For now, while thinking, I've denied the two ip-addresses (google-image bots) access to my site by using .htaccess. Google and the others can index my site as before.

as seen below there are quite some robots visiting the site. this is for december until now.

leifs




So isn't the conclusion then that they are ignoring your robot.txt and get the names from the xml-files which are refered to in the html-files?

no avatar
leifs
Member
 
Posts: 612
Joined: Sun Sep 06, 2009 12:08 pm
Location: Ørsta Norway

Re: Google is collecting tiles !

by leifs » Thu Dec 26, 2013 5:02 pm

HansKeesom wrote:So isn't the conclusion then that they are ignoring your robot.txt and get the names from the xml-files which are refered to in the html-files?


They are grabbing the XML's.
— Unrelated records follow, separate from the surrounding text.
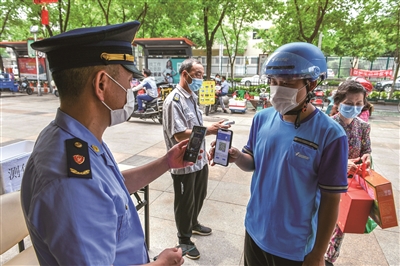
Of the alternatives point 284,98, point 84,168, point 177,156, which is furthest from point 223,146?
point 84,168

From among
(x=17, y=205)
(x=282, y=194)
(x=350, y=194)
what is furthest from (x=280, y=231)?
(x=17, y=205)

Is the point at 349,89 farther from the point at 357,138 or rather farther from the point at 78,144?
the point at 78,144

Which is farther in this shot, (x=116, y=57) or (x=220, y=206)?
(x=220, y=206)

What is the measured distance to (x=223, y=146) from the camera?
78.5 inches

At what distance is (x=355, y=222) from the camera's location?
7.14 ft

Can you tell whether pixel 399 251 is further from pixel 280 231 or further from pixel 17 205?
pixel 17 205

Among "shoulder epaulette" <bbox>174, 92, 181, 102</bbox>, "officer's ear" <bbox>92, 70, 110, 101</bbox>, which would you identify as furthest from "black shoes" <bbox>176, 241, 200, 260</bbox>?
"officer's ear" <bbox>92, 70, 110, 101</bbox>

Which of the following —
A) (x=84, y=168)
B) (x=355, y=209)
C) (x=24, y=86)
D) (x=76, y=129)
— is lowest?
(x=24, y=86)

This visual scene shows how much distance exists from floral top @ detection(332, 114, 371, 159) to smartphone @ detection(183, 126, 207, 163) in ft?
4.80

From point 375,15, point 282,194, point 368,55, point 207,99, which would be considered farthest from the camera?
point 368,55

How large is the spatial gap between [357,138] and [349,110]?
1.02ft

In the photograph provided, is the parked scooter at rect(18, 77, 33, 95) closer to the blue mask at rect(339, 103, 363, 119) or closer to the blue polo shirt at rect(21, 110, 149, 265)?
the blue mask at rect(339, 103, 363, 119)

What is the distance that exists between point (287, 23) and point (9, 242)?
15.7m

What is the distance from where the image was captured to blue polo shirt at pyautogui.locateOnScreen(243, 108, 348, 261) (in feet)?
4.66
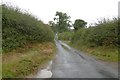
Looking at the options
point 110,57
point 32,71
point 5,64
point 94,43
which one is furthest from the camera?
point 94,43

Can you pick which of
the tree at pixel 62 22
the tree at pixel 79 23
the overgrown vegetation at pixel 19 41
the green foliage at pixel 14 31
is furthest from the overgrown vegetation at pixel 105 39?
the tree at pixel 62 22

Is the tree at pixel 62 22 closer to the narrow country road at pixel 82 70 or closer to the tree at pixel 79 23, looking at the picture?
the tree at pixel 79 23

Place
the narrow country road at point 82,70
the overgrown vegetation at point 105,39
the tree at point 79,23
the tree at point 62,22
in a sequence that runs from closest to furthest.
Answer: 1. the narrow country road at point 82,70
2. the overgrown vegetation at point 105,39
3. the tree at point 79,23
4. the tree at point 62,22

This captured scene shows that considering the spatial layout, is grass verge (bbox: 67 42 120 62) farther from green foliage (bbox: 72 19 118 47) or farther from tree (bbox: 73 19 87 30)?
tree (bbox: 73 19 87 30)

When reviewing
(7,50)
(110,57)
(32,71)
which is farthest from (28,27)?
(32,71)

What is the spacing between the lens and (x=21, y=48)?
2095 centimetres

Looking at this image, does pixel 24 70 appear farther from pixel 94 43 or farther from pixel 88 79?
pixel 94 43

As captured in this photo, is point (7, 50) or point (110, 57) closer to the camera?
point (7, 50)

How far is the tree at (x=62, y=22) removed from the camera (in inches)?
4215

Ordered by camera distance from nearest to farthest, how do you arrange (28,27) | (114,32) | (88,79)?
(88,79) < (28,27) < (114,32)

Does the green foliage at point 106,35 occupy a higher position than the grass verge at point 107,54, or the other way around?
the green foliage at point 106,35

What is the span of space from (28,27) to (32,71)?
37.2 ft

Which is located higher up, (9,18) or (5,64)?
(9,18)

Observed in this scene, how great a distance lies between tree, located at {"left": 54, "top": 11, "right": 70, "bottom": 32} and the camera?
10706cm
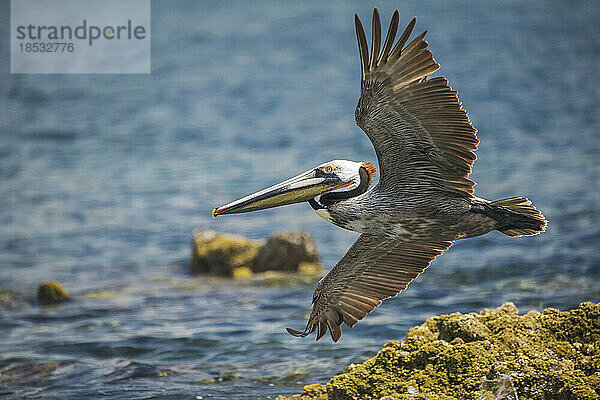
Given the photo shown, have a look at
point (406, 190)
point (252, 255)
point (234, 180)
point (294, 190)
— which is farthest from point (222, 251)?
point (406, 190)

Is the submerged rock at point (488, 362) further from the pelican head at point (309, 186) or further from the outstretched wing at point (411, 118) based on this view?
the pelican head at point (309, 186)

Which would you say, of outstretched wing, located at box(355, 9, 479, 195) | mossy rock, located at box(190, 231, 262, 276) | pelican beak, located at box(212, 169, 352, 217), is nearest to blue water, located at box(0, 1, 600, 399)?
mossy rock, located at box(190, 231, 262, 276)

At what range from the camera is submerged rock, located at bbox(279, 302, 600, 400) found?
5141 mm

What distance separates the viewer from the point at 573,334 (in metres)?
5.72

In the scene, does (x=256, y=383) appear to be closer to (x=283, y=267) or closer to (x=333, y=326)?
(x=333, y=326)

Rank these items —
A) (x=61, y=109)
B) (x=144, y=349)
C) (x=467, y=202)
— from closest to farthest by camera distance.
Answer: (x=467, y=202) < (x=144, y=349) < (x=61, y=109)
But there are no explicit filenames to grab there. The filenames are produced from the XML's. This is how the name of the thousands jpg's are presented in the virtualtour.XML

<level tiledimagewidth="898" tiledimageheight="898">
<front url="froystadtua_sphere_64/0/0/%v_%u.jpg"/>
<right url="froystadtua_sphere_64/1/0/%v_%u.jpg"/>
<back url="froystadtua_sphere_64/2/0/%v_%u.jpg"/>
<left url="froystadtua_sphere_64/3/0/%v_%u.jpg"/>
<up url="froystadtua_sphere_64/4/0/%v_%u.jpg"/>
<down url="froystadtua_sphere_64/5/0/%v_%u.jpg"/>
</level>

%v and %u are counters which increase from zero to a maximum integer found or calculated from somewhere else in the XML's.
For me it looks like Google-image has reverse engineered the way krpano make tiles and has the ambition to download all the tiles, for maybe later to put them together and so get the original image. They have cooperated with NSA on other issues, so this is probably a piece of cake when you have this kind of resources.

leifs

no avatar
HansKeesom
Member
 
Posts: 2168
Joined: Mon Jul 19, 2010 8:53 pm

Re: Google is collecting tiles !

by HansKeesom » Thu Dec 26, 2013 5:08 pm

leifs wrote:
HansKeesom wrote:So isn't the conclusion then that they are ignoring your robot.txt and get the names from the xml-files which are refered to in the html-files?


They are grabbing the XML's. But there are no explicit filenames to grab there. The filenames are produced from the XML's. This is how the name of the thousands jpg's are presented in the virtualtour.XML

<level tiledimagewidth="898" tiledimageheight="898">
<front url="froystadtua_sphere_64/0/0/%v_%u.jpg"/>
<right url="froystadtua_sphere_64/1/0/%v_%u.jpg"/>
<back url="froystadtua_sphere_64/2/0/%v_%u.jpg"/>
<left url="froystadtua_sphere_64/3/0/%v_%u.jpg"/>
<up url="froystadtua_sphere_64/4/0/%v_%u.jpg"/>
<down url="froystadtua_sphere_64/5/0/%v_%u.jpg"/>
</level>

%v and %u are counters which increase from zero to a maximum integer found or calculated from somewhere else in the XML's.
For me it looks like Google-image has reverse engineered the way krpano make tiles and has the ambition to download all the tiles, for maybe later to put them together and so get the original image. They have cooperated with NSA on other issues, so this is probably a piece of cake when you have this kind of resources.

leifs


The code you give is the code as read by your webserver from disk. The webserver translates it into explicit code and write that to the client.

no avatar
leifs
Member
 
Posts: 612
Joined: Sun Sep 06, 2009 12:08 pm
Location: Ørsta Norway

Re: Google is collecting tiles !

by leifs » Thu Dec 26, 2013 5:26 pm

HansKeesom wrote:The code you give is the code as read by your webserver from disk. The webserver translates it into explicit code and write that to the client.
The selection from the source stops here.